> **Tasks and exercises**:
1. In two sentences, summarize the passage on Eswatini and SACU revenue.
2. Answer these questions from the passage on Eswatini and SACU revenue:
(a) Which used vehicles had their importation shut down?
(b) By what year will SACU revenue fall drastically?
(c) From which country will Eswatini continue to import all of its electricity?
3. Transcribe the stretch of the passage on Eswatini and SACU revenue from "Don’t get this" through "sector from thriving.".

> **Passage provided**:
____________
Case in point is the shutdown on importation of Japanese used vehicles seven years or older and now the ban on fuel imported from Mozambique. And by the way, these are not new battles that government has wagered on the local economy, they keep resurfacing when the G-wallet comes under extreme pressure, when the taxpayers’ funds dwindle to nothing.


Don’t get this wrong. The point is not that government should not protect or even increase the amount of revenue it generates from SACU trade. The issue is about government taking one-sided decisions that end up with long-term net outcomes that make the country poorer, with a very thin private sector that is dependent on South Africa for everything that can possibly happen in the Eswatini economy. Surely, this is not a sustainable strategy, and if anything, COVID-19 has taught us that the country needs to diversify and release all brakes that are preventing the private sector from thriving.


While imports from South Africa and the rest of SACU contribute significantly to government’s revenue, there is still the glaring need to diversify its revenue streams to avoid driving the economy into the gutter when SACU trade goes sour. For instance, during the current COVID-19 pandemic, SACU trade has slowed down substantially, such that the very same SACU revenue will fall drastically by the year 2022. To respond to this expected fall in SACU revenue, government quickly put together the Post-COVID-19 Economic Recovery Plan to stimulate investment in the local economy and increase economic activities that will generate income for its different revenue streams such as fuel tax, income tax (corporate and individual PAYE), value added tax, etc. SACU is important but is not the Holy Grail for Eswatini’s economic development.


Import


Thanks to SACU, Eswatini will continue to import all of its electricity from South Africa, while electricity tariffs continue to claim a big portion of our monthly budgets just so our government can continue to rest in a false sense of security of guaranteed revenue through SACU. However, the outcomes of these one-sided decisions are much more sinister and if our bureaucrats fail to think critically about these issues, there will be a huge price to pay and already the low-income households and small businesses are beginning to pay for these decisions.
____________
> **Extracted entries**:
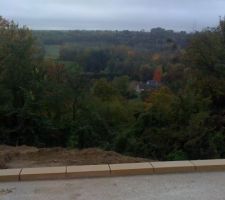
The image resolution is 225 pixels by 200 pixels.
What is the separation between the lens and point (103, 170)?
20.6 ft

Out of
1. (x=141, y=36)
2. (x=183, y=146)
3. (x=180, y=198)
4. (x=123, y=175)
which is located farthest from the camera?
(x=141, y=36)

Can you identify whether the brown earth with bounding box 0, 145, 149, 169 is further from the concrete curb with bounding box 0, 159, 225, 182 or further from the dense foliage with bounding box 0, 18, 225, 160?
the dense foliage with bounding box 0, 18, 225, 160

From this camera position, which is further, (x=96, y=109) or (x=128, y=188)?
(x=96, y=109)

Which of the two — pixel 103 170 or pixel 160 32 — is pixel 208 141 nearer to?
pixel 103 170

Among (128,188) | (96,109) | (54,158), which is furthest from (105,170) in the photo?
(96,109)

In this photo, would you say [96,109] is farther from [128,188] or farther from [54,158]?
[128,188]

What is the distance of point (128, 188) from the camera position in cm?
579

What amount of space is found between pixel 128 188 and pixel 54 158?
2426 mm

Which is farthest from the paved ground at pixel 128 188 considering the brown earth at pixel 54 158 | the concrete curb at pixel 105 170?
the brown earth at pixel 54 158

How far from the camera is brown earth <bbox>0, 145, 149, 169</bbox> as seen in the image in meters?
7.42

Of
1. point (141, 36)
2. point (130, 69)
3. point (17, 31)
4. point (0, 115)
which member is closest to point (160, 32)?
point (141, 36)

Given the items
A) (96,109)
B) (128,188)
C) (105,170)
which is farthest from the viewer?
(96,109)

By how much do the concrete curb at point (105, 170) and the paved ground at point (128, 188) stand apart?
4.7 inches

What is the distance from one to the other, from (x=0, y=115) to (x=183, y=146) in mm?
5842
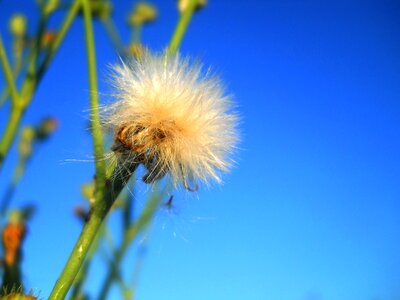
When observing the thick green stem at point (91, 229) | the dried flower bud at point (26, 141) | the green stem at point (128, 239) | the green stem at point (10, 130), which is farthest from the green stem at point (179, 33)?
the dried flower bud at point (26, 141)

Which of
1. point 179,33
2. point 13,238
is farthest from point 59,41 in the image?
point 13,238

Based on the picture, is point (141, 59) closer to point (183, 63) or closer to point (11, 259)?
point (183, 63)

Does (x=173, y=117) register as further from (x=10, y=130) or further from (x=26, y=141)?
(x=26, y=141)

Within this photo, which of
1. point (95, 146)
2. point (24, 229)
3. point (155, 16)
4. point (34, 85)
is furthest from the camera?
point (155, 16)

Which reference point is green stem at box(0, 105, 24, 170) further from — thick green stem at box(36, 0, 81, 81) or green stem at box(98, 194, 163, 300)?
green stem at box(98, 194, 163, 300)

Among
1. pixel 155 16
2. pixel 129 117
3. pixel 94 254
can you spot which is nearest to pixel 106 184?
pixel 129 117

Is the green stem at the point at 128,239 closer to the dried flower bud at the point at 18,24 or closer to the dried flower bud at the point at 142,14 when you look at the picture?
the dried flower bud at the point at 142,14

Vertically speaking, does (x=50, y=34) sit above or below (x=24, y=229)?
above

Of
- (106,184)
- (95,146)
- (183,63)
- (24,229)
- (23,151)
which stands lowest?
(106,184)
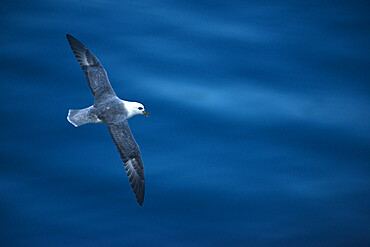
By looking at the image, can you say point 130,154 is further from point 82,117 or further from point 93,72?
point 93,72

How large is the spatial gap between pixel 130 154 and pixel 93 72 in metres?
2.08

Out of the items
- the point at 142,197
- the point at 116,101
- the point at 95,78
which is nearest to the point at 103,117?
the point at 116,101

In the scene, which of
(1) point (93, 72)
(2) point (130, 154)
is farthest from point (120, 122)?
(1) point (93, 72)

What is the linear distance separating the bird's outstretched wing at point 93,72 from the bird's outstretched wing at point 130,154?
3.08 feet

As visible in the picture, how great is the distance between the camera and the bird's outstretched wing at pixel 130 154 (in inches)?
365

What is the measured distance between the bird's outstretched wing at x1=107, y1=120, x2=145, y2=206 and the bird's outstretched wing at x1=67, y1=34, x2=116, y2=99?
0.94 meters

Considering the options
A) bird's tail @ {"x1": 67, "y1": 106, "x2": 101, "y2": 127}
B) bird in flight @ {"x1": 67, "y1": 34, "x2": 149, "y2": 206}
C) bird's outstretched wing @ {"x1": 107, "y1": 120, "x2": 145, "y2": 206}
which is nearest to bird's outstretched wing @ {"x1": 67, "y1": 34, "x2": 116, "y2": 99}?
bird in flight @ {"x1": 67, "y1": 34, "x2": 149, "y2": 206}

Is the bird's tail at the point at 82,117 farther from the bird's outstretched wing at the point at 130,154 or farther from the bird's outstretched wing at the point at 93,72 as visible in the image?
the bird's outstretched wing at the point at 93,72

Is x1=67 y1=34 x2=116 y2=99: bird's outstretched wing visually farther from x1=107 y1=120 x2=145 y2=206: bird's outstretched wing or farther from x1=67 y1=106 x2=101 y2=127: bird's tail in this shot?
x1=107 y1=120 x2=145 y2=206: bird's outstretched wing

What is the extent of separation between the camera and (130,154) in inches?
367

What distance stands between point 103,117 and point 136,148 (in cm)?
91

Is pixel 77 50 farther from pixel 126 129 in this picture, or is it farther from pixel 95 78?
pixel 126 129

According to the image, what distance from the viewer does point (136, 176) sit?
9383 millimetres

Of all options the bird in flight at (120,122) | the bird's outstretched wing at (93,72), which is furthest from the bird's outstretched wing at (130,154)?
the bird's outstretched wing at (93,72)
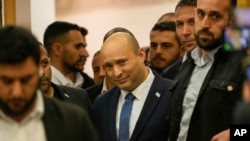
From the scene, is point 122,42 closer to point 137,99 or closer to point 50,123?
point 137,99

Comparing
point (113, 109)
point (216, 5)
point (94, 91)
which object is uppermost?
point (216, 5)

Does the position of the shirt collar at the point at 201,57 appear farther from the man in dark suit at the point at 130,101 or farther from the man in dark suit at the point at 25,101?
the man in dark suit at the point at 25,101

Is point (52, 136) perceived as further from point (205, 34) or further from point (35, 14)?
point (35, 14)

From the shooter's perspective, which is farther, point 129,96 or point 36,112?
point 129,96

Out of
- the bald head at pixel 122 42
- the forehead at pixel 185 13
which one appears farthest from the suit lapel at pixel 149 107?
the forehead at pixel 185 13

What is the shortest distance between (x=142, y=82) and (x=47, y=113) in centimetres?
57

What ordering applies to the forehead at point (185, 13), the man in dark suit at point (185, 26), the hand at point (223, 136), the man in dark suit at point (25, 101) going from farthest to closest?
the forehead at point (185, 13), the man in dark suit at point (185, 26), the hand at point (223, 136), the man in dark suit at point (25, 101)

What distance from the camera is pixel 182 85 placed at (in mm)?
1699

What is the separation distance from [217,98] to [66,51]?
43.8 inches

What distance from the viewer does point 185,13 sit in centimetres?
221

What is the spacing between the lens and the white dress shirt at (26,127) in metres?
1.24

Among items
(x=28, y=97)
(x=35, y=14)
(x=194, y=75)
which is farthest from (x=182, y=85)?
(x=35, y=14)

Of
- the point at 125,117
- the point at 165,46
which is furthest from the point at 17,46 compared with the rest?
the point at 165,46

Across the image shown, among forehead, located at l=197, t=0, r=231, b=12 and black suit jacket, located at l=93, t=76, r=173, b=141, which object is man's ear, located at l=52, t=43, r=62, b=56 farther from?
forehead, located at l=197, t=0, r=231, b=12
____________
> **Solution list**:
1. The passage argues that the Eswatini government takes one-sided decisions, such as shutting down imports of Japanese used vehicles seven years or older and banning fuel imported from Mozambique, which leave the country poorer with a thin private sector dependent on South Africa. It holds that COVID-19 has shown the need to diversify revenue beyond SACU, whose revenue will fall drastically by 2022, and warns that low-income households and small businesses are already beginning to pay for these decisions.

2.
(a) Japanese used vehicles seven years or older.
(b) 2022.
(c) South Africa.

3.
Don’t get this wrong. The point is not that government should not protect or even increase the amount of revenue it generates from SACU trade. The issue is about government taking one-sided decisions that end up with long-term net outcomes that make the country poorer, with a very thin private sector that is dependent on South Africa for everything that can possibly happen in the Eswatini economy. Surely, this is not a sustainable strategy, and if anything, COVID-19 has taught us that the country needs to diversify and release all brakes that are preventing the private sector from thriving.